Dynamically optimising and caching images via a Node.js microservice
Matt Inamdar
Posted on April 9, 2022
At Health Place we are pushing towards a media heavy platform filled with images and videos to make it more engaging for our users, enabling them to get a better idea of the support listings they may be interested in.
Along with this comes the big challenge of keeping things fast and efficient.
In this article we'll go through: where we started along with the problems we were facing, the ideal solution we had in mind, and finally the solution we ended up with.
TL;DR: We built a microservice in Node.js to serve our images with dynamic optimisation provided via query string params. We then placed this behind a CDN to cache indefinitely.
The problem
Each listing on Health Place has support for a variety of images, not limited to:
- Listing logo
- Providing organisation logo
- Listing gallery (there can be many images in here!)

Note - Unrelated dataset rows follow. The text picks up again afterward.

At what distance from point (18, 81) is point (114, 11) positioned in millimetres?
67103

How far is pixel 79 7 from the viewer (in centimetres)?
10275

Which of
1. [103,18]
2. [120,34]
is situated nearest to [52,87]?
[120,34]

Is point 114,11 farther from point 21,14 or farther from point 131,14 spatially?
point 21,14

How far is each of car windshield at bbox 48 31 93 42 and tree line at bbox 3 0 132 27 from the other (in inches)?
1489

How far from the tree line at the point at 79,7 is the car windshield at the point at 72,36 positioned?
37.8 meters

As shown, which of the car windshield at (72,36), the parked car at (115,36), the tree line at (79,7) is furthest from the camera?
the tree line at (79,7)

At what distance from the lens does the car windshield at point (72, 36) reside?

- Location image (a listing can have many locations)
- Soon listings will also have a wide banner image
Let's start by discussing how these images are provided to us, and where they're stored.
All images are uploaded via our admin web app which is where organisations can login and manage their listings on the site.
This all goes through our primary PHP-based API which in turn, uploads the image to Amazon S3, our cloud storage service of choice.
Initially we had endpoints provided by that same API to serve the images. The API would need to download the image from S3 each time and return it. This quickly became an issue as PHP is a blocking language, meaning no other requests could be handled whilst the image was being downloaded and returned.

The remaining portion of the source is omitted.